## WHAT IS BEING ASKED
Transcribe the data exactly. Pictures stay out.

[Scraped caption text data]
━━━━━━━━━━━━━━━━━━━━━━━━━━━━━━

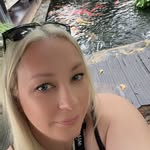Amanda Phipps - @carter_willow_korbyn_mumma - Instagram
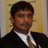 Koushik Ramani, profile picture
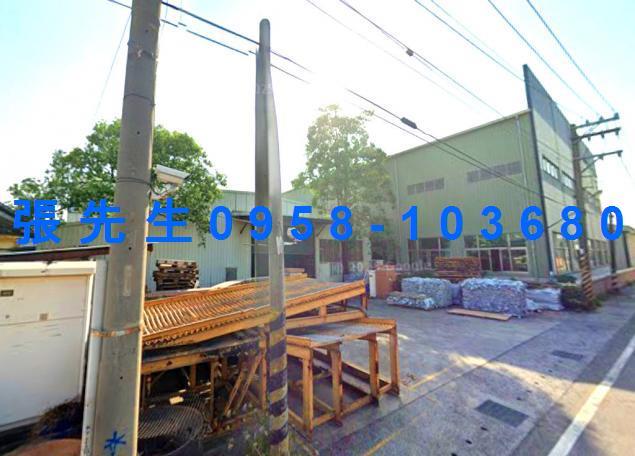 佳里透天法拍-1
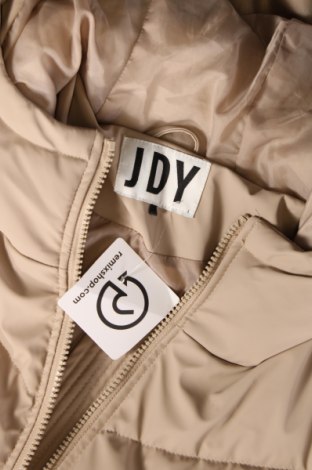 Damenjacke Jdy, Größe M, Farbe Beige, Preis € 29,49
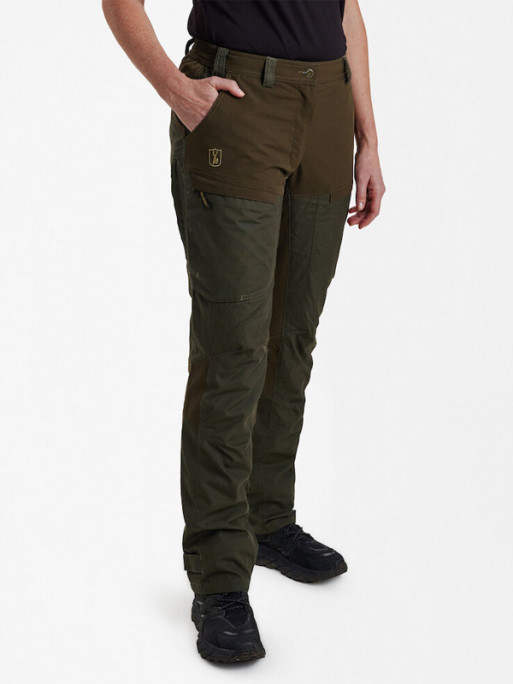 Pantalon Ann avec membrane femme Deerhunter Pantalon Ann avec membrane femme Deerhunter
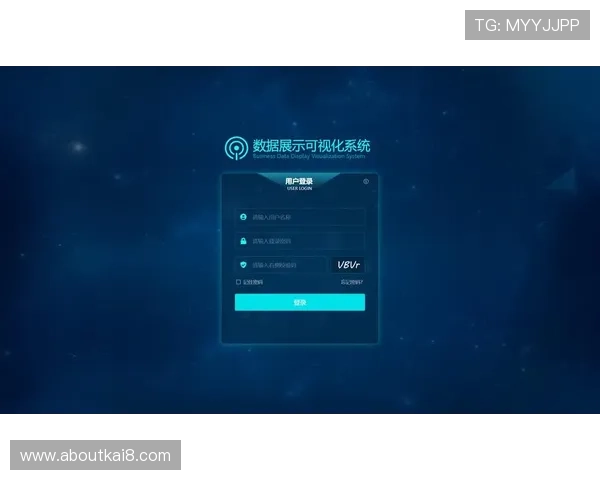 凯发集团网址登录入口详细解析，帮助用户快速找到官方安全入口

━━━━━━━━━━━━━━━━━━━━━━━━━━━━━━

## COMPLETED TASK
Amanda Phipps - @carter_willow_korbyn_mumma - Instagram
 Koushik Ramani, profile picture
 佳里透天法拍-1
 Damenjacke Jdy, Größe M, Farbe Beige, Preis € 29,49
 Pantalon Ann avec membrane femme Deerhunter Pantalon Ann avec membrane femme Deerhunter
 凯发集团网址登录入口详细解析，帮助用户快速找到官方安全入口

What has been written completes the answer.